Spotlight on clinical utility of WGS
Illumina will support the new investigator-initiated study, called the Ge-Med Project, with sequencing, analysis, and health economic expertise. It sees the program as being very advanced in terms of the use of genomic data in disease prediction and prevention management.
“It is leading within Europe,” Dr Sven Schaffer, head of scientific affairs, Illumina, told BioPharma Reporter.
“We know that WGS outperforms panel testing and whole exome sequencing in expert hands for research and diagnostic purposes. This has been shown in various meaningful studies worldwide and there are good data about it. Whether it enables a more accurate diagnosis in a routine clinical setting is a different question. There is currently limited research to inform practice about the broad clinical utility of first line genome sequencing across the different diseases and the implications for the hospital and the laboratory.
“Dr Riess and his team are bringing WGS to the patient in a real routine setting. While there are a few other projects dealing with the implementation of whole genome sequencing in the clinic – in Spain and in Sweden - the Tübingen program is the first one in Germany and one of the broadest in terms of patient profiling in Europe, with the team planning to enroll all patients with rare diseases as well as familial cancer cases.”
Sensitivity of WGS
Germany recently removed the prior authorization requirement for sequencing analysis by public health Insurers, meaning that the entire population now has better access to diagnostic approaches using whole genome testing, and programs such as this one in Tubingen will catapult the use of genomics in healthcare, said Illumina.
Previously, the Institute used whole exome sequencing for the diagnosis of rare disease conditions, which involves sequencing only around 1% of the genome known to contain the coding regions that provide instructions for making proteins.

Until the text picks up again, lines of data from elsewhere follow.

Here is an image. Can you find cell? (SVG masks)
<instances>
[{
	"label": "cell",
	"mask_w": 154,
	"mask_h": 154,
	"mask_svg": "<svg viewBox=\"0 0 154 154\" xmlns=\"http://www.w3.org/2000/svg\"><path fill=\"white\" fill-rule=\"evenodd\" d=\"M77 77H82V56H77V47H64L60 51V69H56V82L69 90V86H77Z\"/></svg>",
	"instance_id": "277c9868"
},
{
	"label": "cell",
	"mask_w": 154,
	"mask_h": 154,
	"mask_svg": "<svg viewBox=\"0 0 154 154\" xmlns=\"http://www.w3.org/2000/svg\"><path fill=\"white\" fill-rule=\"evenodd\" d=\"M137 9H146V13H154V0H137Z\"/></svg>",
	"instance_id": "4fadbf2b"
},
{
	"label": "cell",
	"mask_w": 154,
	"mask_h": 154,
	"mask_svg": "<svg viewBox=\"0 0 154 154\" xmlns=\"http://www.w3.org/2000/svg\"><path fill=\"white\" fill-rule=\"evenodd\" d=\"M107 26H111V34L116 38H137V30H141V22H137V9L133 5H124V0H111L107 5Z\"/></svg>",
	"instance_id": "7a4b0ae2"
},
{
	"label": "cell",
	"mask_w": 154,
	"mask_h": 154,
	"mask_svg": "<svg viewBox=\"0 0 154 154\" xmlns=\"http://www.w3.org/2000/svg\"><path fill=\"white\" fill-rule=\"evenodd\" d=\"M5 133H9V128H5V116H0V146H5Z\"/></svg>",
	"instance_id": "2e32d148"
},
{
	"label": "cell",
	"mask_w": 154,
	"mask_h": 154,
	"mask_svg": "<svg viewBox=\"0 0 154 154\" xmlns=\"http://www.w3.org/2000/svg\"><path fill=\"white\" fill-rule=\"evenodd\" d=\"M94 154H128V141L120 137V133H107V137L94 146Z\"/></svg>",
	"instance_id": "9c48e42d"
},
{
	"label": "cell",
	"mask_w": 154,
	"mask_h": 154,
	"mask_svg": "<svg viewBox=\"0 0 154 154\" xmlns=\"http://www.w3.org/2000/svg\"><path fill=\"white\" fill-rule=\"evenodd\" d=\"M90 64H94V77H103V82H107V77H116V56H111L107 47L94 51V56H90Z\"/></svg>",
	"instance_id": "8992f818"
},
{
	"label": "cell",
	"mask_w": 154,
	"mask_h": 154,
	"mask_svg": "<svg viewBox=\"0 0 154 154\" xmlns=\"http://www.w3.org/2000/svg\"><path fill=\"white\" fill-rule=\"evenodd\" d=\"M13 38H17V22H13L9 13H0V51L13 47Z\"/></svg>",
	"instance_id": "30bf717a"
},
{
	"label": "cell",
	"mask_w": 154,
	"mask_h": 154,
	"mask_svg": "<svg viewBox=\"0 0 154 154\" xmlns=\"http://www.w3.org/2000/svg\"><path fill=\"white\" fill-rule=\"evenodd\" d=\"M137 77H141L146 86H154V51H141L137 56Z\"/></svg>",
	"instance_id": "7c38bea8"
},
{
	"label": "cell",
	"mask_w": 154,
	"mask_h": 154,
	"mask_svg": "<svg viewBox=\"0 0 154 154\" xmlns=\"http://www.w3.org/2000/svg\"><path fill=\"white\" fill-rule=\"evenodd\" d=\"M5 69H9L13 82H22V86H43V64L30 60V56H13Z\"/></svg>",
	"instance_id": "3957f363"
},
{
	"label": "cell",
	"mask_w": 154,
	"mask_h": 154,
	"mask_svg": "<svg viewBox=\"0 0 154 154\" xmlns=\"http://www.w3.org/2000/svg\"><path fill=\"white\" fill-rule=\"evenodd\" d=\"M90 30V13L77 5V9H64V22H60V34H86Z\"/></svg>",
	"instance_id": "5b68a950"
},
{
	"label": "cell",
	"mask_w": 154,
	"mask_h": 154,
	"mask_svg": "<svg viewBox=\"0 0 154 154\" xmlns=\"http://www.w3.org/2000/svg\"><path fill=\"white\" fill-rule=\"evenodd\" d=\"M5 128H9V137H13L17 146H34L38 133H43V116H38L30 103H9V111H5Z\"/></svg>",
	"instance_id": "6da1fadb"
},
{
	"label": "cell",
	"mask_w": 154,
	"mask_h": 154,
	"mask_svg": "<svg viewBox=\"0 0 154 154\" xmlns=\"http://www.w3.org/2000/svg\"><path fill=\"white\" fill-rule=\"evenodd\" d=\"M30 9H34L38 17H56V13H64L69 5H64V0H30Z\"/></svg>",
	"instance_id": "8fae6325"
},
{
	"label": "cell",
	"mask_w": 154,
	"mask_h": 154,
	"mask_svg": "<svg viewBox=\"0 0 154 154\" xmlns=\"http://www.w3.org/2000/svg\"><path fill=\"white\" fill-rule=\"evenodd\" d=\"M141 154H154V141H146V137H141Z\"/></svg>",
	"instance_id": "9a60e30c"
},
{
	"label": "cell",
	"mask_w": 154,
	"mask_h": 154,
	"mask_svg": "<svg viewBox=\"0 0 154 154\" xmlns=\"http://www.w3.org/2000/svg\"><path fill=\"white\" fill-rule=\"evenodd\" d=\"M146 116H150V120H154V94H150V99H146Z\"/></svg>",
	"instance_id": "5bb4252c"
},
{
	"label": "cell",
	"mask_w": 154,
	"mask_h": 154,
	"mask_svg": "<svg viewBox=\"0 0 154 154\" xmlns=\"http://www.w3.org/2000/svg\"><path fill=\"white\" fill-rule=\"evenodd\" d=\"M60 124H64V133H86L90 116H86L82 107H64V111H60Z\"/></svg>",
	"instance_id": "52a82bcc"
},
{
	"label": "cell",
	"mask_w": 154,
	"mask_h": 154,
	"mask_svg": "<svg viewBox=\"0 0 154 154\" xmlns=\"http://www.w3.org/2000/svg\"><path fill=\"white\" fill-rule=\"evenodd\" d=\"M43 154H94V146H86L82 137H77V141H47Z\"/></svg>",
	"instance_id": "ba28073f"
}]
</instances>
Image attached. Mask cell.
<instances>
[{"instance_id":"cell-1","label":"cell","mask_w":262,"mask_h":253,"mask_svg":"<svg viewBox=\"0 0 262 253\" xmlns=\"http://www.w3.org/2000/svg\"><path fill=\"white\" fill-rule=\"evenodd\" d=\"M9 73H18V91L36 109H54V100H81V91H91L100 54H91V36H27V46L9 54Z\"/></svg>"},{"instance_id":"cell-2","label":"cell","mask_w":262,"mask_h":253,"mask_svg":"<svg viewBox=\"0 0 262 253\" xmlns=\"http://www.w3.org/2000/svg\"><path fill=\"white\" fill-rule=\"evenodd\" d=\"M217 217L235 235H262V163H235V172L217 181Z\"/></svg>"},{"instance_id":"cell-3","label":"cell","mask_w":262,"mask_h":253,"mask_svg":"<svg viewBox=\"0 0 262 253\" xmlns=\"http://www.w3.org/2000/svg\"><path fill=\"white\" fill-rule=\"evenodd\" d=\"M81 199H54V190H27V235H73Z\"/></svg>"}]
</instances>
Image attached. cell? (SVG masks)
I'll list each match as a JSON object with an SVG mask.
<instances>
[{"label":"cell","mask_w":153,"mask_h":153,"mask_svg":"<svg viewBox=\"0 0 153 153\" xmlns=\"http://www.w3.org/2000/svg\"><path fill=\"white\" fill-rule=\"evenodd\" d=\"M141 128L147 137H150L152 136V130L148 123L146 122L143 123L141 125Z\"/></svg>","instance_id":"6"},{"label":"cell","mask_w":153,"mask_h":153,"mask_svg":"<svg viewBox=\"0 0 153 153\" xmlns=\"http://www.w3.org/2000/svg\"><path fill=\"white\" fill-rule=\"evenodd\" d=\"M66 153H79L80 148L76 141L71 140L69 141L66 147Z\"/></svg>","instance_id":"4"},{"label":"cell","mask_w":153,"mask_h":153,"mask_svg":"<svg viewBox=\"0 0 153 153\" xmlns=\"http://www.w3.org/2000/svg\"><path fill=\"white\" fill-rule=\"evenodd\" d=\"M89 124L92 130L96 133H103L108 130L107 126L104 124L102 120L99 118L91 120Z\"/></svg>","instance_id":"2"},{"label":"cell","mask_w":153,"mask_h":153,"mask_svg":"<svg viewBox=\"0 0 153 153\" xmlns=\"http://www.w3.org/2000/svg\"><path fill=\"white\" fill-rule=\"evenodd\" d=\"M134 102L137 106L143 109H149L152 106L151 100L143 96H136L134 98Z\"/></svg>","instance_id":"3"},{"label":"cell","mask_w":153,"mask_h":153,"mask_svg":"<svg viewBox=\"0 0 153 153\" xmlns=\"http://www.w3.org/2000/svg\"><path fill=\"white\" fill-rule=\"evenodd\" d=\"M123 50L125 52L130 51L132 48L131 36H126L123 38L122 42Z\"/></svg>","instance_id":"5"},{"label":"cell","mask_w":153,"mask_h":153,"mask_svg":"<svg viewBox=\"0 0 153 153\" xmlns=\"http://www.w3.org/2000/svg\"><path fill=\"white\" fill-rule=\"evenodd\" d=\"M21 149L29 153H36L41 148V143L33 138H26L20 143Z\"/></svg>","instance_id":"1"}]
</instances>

The move to WGS is based on a two-year feasibility study by the Institute, supported by Illumina, which found that WGS provided improved diagnosis in the clinic in indications such as retina diseases - as many as 75% of genetic eye diseases were accurately diagnosed during the pilot project using WGS, including some forms of disease that could only be identified by sequencing the entire genome.
It was also more effective in diagnosing rare childhood cancers and conditions that cause developmental delay in children.
“The success was such that we saw increased sensitivity of around 10% compared to whole exome sequencing, and we have, as a result, decided to switch completely to WGS for all indications now,” Professor Riess told us.
According to current estimates, in Germany alone, a rare disease directly affects about four million people. It is predicted that, in the majority of cases, the underlying cause is genetic in origin.
Range of disease coverage
The team will be extending the use of WGS for diagnostic purposes as part of the Ge-Med Project to include indications such as neurological diseases, dystonia, ataxia and paraplegia, tissue connective diseases as well as cardiomyopathies, kidney, and rare liver diseases, said the project lead.
The program will not only be evaluating children but is being extended to adult patients as well.
Indeed, Professor Riess said WGS will bring a lot of advantages in relation to the evaluation of hereditary cancer risk, another strand to this program at the Institute.
Familial breast cancer is generally associated with an early age of diagnosis and a higher frequency of disease among family members. Over the past two decades a number of genes have been identified that are unequivocally associated with breast cancer (BC) risk but there remain a significant proportion of families that cannot be accounted for by these specific genes. In fact, polygenic factors are thought to account for an additional 18% of the familial relative risk of breast cancer, with those at the highest level of polygenic risk distribution having a least a twofold increased risk of the disease. Hence the interest in providing a PRS for at-risk women with uninformative genetic test results.
Copy number variants (CNVs) are a form of genetic variation yet to be fully explored for their contribution to family BC, and WGS allows for detection of CNVs far more efficiently than any other enrichment protocols, said Professor Riess.
“We would like to implement polygenic risk scores in terms of genomic health implications [in Germany], in relation to breast cancer, diabetes and, eventually, cardiovascular diseases,” he said.